Multiple cost-effectiveness analyses have demonstrated that AI-assisted colonoscopy is a cost-effective strategy for colorectal cancer screening. For example, a Canadian study found that the incremental cost-effectiveness ratio for AI-assisted colonoscopy was dominant, meaning that it was both more effective and less costly than conventional colonoscopy[60]. Similarly, an Italian study reported that the implementation of AI systems resulted in cost savings per patient, primarily due to the reduced costs associated with colorectal cancer care[53]. AI-assisted surveillance programs can optimize the colonoscopy capacity by reducing the number of procedures required for low-risk patients. Personalized risk stratification based on polyp characteristics and patient risk factors allows for tailored surveillance intervals (increased or shortened) and is cost-effective[61]. This approach not only reduces healthcare costs but also alleviates the burden on endoscopic resources, making screening programs more scalable, especially in low-income and middle-income countries[54]. The study performed by Shi et al[1] is the first in which the ML algorithm was developed and validated for personalized surveillance. Only further studies can demonstrate whether it is cost-effective compared with existing surveillance programs. There are two possible scenarios: In countries such as China or Japan, where shorter intervals for colonoscopy after polyp removal are usually recommend ML-based surveillance programs may reduce the number of unnecessary colonoscopies. In contrast, in the United States and EU, where longer intervals for surveillance or even allocation of low-risk patients into screening programs are recommended, ML-based surveillance programs may achieve cost efficacy by decreasing colon cancer incidence due to a higher rate of detection of recurrent polyps.
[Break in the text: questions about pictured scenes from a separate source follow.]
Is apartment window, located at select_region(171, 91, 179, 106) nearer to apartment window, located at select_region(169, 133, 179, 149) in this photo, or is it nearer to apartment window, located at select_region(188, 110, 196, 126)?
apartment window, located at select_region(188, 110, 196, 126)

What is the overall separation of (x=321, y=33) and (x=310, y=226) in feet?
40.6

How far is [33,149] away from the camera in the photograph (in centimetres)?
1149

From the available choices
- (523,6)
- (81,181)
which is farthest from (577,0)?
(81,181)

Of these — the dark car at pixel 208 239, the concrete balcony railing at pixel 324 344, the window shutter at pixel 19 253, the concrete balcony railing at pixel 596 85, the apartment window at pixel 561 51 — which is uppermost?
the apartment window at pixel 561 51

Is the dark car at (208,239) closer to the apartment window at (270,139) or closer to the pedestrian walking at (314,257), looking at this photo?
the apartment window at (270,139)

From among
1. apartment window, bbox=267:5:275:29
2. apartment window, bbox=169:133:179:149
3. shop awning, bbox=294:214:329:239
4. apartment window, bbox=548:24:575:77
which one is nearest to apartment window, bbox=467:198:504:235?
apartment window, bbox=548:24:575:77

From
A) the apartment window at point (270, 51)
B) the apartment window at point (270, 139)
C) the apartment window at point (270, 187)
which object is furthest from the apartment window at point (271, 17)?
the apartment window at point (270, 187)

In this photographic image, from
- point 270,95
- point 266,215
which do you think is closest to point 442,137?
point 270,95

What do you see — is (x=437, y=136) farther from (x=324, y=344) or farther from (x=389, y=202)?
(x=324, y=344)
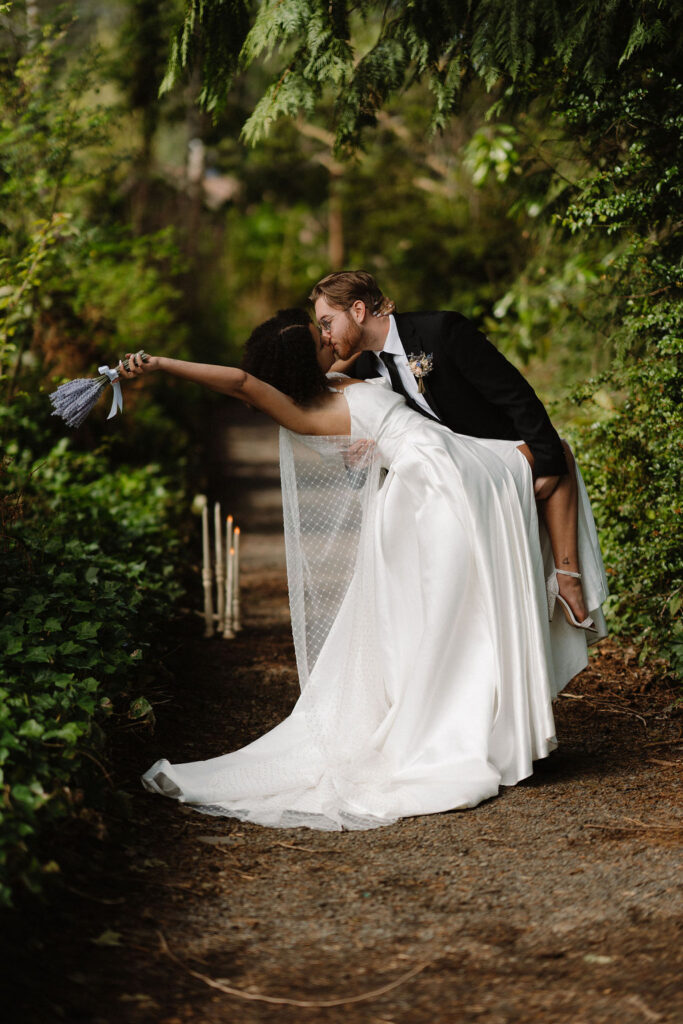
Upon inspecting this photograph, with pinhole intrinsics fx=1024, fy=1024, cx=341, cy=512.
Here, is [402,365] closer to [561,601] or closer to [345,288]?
[345,288]

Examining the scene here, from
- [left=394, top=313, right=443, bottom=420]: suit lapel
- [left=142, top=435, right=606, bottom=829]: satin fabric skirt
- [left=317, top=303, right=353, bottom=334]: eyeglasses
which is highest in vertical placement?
[left=317, top=303, right=353, bottom=334]: eyeglasses

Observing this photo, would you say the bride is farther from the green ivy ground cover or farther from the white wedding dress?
the green ivy ground cover

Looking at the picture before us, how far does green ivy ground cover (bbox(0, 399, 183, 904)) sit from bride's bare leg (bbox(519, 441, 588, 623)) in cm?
169

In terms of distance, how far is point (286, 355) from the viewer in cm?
365

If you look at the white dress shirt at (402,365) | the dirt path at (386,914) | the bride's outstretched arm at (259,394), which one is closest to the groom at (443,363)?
the white dress shirt at (402,365)

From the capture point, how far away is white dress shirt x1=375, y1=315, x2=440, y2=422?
390 centimetres

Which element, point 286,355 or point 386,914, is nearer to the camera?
point 386,914

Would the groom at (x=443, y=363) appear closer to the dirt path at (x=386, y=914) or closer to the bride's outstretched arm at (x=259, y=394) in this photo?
the bride's outstretched arm at (x=259, y=394)

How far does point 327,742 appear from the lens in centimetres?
377

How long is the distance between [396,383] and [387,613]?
89cm

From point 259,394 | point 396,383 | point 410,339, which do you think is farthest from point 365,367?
point 259,394

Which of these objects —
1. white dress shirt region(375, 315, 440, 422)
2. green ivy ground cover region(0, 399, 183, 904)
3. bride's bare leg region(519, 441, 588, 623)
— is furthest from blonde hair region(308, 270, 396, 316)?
green ivy ground cover region(0, 399, 183, 904)

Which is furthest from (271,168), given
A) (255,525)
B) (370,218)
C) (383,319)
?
(383,319)

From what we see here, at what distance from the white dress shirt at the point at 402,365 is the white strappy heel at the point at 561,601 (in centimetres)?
78
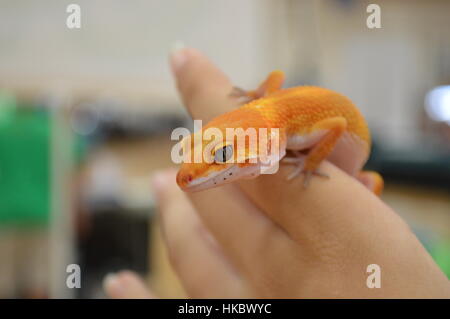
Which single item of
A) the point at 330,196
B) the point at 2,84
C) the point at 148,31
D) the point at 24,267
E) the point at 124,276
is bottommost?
the point at 24,267

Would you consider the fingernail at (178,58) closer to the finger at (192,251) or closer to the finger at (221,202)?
the finger at (221,202)

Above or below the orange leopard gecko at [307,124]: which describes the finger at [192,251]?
below

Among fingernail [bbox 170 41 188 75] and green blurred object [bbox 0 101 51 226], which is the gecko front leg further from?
green blurred object [bbox 0 101 51 226]

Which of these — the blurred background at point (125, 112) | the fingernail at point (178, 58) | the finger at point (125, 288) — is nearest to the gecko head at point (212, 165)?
the fingernail at point (178, 58)

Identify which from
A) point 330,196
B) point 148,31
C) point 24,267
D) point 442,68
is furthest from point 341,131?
point 442,68

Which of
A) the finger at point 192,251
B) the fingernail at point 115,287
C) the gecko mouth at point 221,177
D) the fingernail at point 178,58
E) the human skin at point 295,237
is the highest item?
the fingernail at point 178,58

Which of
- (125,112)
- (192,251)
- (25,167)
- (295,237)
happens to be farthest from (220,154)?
(125,112)

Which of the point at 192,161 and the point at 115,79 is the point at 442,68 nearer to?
the point at 115,79
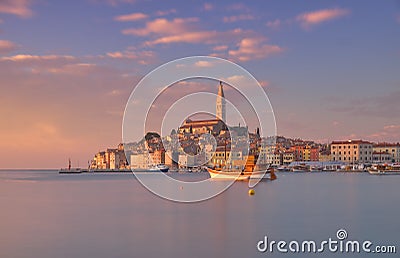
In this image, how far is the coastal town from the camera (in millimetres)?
101500

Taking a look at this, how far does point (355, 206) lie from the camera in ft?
87.0

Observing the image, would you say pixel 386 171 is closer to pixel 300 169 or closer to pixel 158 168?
pixel 300 169

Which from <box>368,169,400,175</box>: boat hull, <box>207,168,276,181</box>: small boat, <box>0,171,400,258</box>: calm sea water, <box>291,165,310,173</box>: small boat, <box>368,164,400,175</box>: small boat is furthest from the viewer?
<box>291,165,310,173</box>: small boat

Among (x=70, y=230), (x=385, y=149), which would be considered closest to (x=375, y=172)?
(x=385, y=149)

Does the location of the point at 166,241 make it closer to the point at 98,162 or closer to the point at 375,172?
the point at 375,172

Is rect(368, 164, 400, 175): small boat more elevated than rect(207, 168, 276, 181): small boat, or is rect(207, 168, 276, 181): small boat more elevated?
rect(207, 168, 276, 181): small boat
Despite the promising cost-effectiveness of AI-assisted screening and surveillance programs, several challenges remain. The high upfront costs of AI systems and the lack of reimbursement frameworks in many healthcare systems pose significant barriers to their widespread adoption[62]. Additionally, the long-term clinical benefits of AI in reducing colorectal cancer incidence and mortality have not yet been fully established, necessitating further research to validate its impact.